[[ EXERCISE DATA open ]]

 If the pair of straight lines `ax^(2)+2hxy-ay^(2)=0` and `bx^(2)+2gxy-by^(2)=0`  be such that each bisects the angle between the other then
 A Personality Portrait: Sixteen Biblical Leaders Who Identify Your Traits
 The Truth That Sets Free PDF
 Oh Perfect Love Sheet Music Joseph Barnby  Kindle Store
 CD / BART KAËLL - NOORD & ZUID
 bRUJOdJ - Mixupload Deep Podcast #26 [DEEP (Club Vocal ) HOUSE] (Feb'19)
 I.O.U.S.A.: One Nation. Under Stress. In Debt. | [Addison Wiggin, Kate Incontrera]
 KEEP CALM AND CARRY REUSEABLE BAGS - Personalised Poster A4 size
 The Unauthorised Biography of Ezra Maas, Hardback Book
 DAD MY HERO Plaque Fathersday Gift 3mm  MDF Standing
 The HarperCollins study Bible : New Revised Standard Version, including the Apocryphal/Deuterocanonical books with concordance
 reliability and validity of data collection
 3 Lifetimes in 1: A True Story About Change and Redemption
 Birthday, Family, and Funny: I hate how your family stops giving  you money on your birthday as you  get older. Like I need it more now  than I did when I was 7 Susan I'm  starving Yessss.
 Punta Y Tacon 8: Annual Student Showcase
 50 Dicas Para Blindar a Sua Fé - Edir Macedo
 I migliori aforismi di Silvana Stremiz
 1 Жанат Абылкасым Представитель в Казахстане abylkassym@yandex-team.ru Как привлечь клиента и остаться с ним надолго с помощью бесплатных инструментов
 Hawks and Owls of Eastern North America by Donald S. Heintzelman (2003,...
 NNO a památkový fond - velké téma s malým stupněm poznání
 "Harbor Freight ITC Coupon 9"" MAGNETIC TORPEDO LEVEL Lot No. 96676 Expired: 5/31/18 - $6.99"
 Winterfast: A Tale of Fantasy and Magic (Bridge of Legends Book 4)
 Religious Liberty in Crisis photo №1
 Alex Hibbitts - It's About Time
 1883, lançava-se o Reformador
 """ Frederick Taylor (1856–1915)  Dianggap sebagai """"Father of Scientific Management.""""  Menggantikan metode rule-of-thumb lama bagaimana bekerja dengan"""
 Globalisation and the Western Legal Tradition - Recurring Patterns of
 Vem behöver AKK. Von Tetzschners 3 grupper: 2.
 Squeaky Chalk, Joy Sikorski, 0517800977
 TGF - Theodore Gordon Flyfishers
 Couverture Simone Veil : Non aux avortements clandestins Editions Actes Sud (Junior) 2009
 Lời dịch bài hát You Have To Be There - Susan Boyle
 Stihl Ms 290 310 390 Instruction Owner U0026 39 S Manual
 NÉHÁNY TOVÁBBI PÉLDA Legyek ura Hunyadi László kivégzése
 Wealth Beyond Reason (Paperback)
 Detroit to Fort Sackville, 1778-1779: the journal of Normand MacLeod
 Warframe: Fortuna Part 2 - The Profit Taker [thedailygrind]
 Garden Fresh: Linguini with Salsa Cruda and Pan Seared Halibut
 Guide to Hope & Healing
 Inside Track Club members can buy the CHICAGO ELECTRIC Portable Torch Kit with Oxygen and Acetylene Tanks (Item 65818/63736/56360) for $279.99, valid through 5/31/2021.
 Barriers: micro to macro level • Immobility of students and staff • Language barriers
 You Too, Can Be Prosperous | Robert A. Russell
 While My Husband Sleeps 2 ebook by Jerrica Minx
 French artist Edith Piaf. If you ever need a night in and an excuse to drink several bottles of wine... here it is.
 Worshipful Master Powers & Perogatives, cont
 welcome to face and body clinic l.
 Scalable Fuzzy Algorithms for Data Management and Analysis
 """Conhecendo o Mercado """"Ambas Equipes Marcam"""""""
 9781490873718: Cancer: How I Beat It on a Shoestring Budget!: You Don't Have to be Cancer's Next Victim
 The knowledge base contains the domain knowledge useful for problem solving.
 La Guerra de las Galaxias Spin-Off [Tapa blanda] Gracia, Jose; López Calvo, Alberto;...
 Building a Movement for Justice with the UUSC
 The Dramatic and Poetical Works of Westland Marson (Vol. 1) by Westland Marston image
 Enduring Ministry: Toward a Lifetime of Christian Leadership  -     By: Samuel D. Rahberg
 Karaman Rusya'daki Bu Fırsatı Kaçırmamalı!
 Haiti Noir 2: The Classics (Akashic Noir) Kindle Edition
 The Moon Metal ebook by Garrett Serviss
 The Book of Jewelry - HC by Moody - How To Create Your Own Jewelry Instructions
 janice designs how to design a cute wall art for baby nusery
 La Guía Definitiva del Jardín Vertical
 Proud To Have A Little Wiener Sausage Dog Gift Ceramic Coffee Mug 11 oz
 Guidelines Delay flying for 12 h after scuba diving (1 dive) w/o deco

[[ EXERCISE DATA closed ]]

## WHAT THIS TASK INVOLVES
Each line of the records above that includes the string "Susan" should be counted. Report the total alone.

## WRITTEN RESPONSE
2